Eric McKissack
About Eric T. McKissack
Eric T. McKissack, 71, has served on Farmer Mac’s Board since February 23, 2021. He is vice chair of the Finance Committee and a member of the Audit Committee and Corporate Governance Committee. McKissack is founder and former CEO of Channing Capital Management (retired in December 2019 after 16 years). He previously was Vice Chair and Co‑Chief Investment Officer at Ariel Capital Management (Ariel Investments) and spent five years as a research analyst at First Chicago/First Chicago Investment Advisors.
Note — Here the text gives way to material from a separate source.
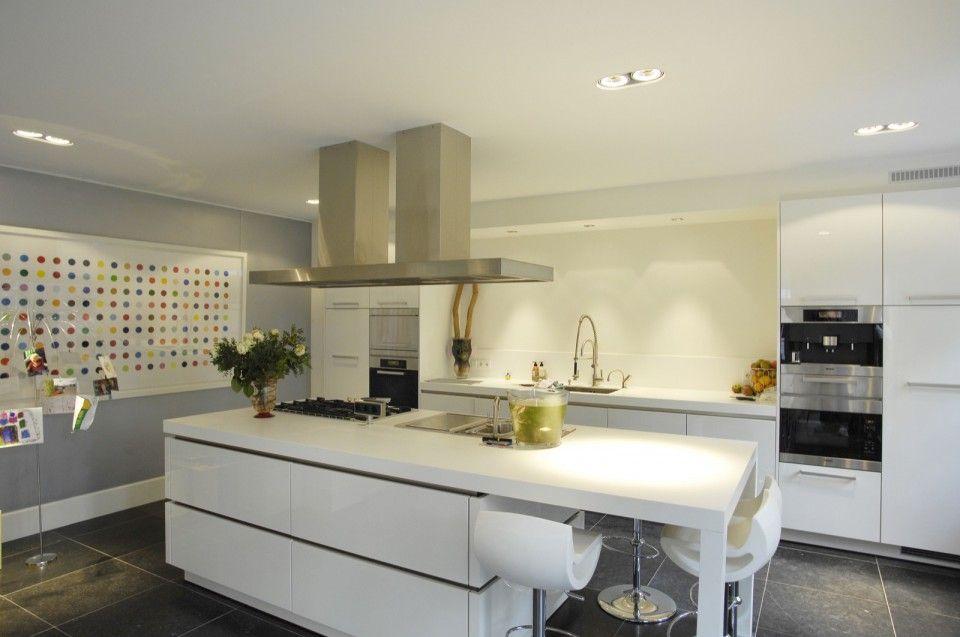 Moderne keuken met keukeneiland met design barkrukken design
He holds an SB in Management from MIT, an MBA from UC Berkeley, and is a CFA charterholder .
Past Roles
| Organization | Role | Tenure | Committees/Impact |
|---|---|---|---|
| Channing Capital Management, LLC | Founder & CEO | Retired Dec 2019 after 16 years | Led institutional investment advisory firm |
| Ariel Capital Management (Ariel Investments) | Vice Chair & Co‑Chief Investment Officer | Before founding Channing (pre‑2019) | Senior investment leadership |
| First Chicago & First Chicago Investment Advisors | Research Analyst | 5 years prior to 1986 | Equity research and analysis |
External Roles
| Organization | Role | Tenure | Committees/Impact |
|---|---|---|---|
| FlexShares ETF funds (Northern Trust) | Chair of the Board | Current | Serves on audit and governance committees |
| Morgan Stanley Pathway Funds | Independent Trustee; Vice Chair | Current | Board oversight |
| McKissack & McKissack of Washington (privately held) | Director | Current | Engineering/design firm oversight |
| McKissack & McKissack Midwest (privately held) | Director | Current | Engineering/design firm oversight |
Board Governance
- Committee assignments: Finance (Vice Chair), Audit (Member), Corporate Governance (Member) .
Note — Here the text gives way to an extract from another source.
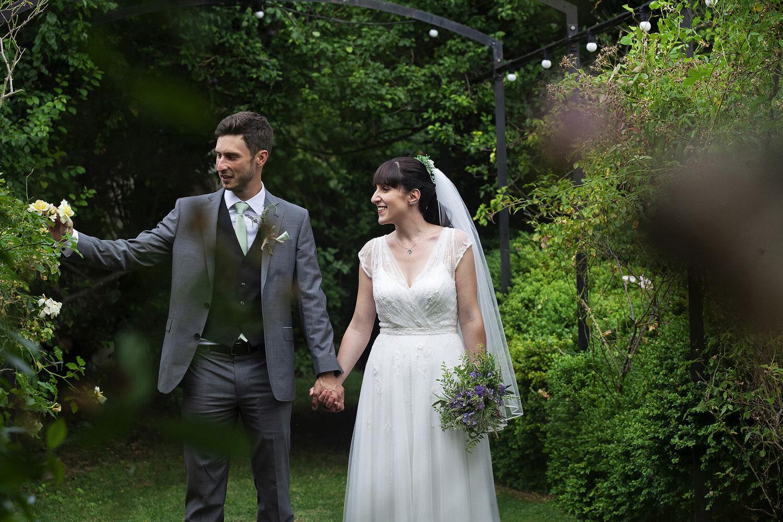 Burwash Manor wedding photos (23).jpg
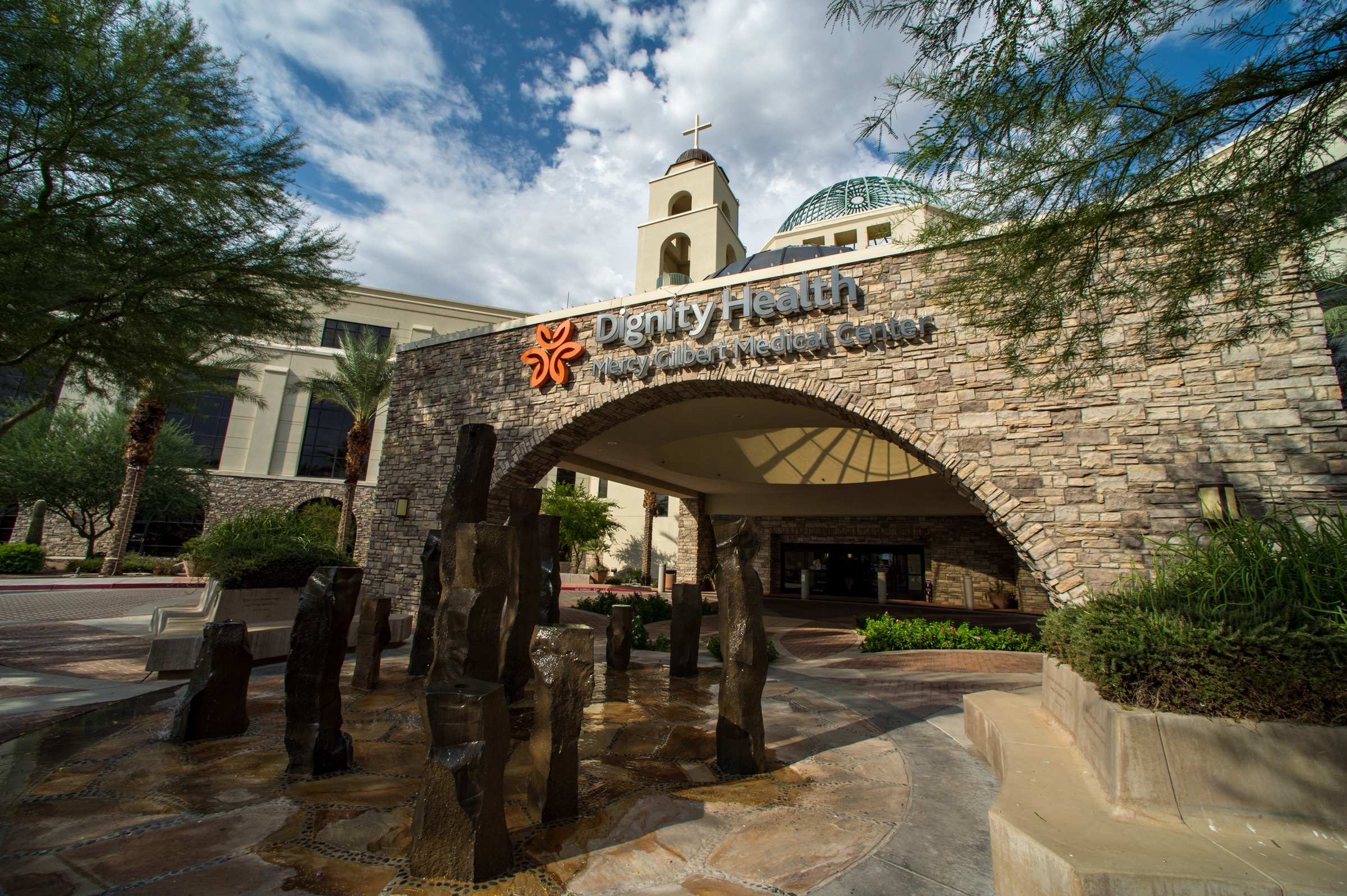 Mercy Gilbert Medical Center, In The Tradition Of Its Parent Company, Dignity Health, Is A Full-service, Acute Care Hospital Where East Valley Residents Of All Ages And Backgrounds Experience A Unique Healing Environment And Are Treated With Dignity And Respect. Photo By Mark Skalny Photograph.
- Independence: The Board affirmatively determined McKissack is “independent” under Farmer Mac’s guidelines and NYSE/SEC standards .
- Attendance: The Board held nine meetings in 2024; each director attended 75%+ of Board and committee meetings; all directors attended the 2024 annual meeting .
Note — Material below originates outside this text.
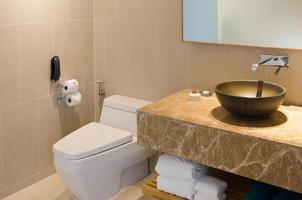 Waschbecken und Toilettenschüssel in einem Hotelbad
- Audit Committee composition includes McKissack; chair is Charles A. Stones; oversight of PwC independence, audit scope, and internal controls .
| Committee (2024) | Meetings Held | Overall % Attendance |
|---|---|---|
| Audit | 11 | 97% |
| Business Development & Strategy | 4 | 100% |
| Corporate Governance | 11 | 99% |
| Credit | 5 | 100% |
| Enterprise Risk | 5 | 97% |
| Finance | 5 | 100% |
| Human Capital & Compensation | 5 | 93% |
| Public Policy & CSR | 4 | 96% |
Fixed Compensation
| Year | Base Director Cash Retainer ($) | Committee Chair/Vice Chair Fees ($) | Fees Earned in Cash ($) |
|---|---|---|---|
| 2024 | 69,000 | Chairs only; no incremental vice chair fee disclosed for committees | 69,000 (McKissack) |
| 2025 (targeted) | 69,000 | Chair incremental retainers increased (Audit $17,500; Governance/Enterprise Risk/Finance/Human Cap. $15,000; BD/Strategy/Credit/Policy $10,000) | N/A (2025 actuals not yet reported) |
Notes:
- In lieu of cash, directors may elect quarterly share issuance; McKissack elected $25,646 of retainers in shares during 2024 .
Performance Compensation
Directors receive time‑based RSUs; no performance conditions are attached (service‑vesting only).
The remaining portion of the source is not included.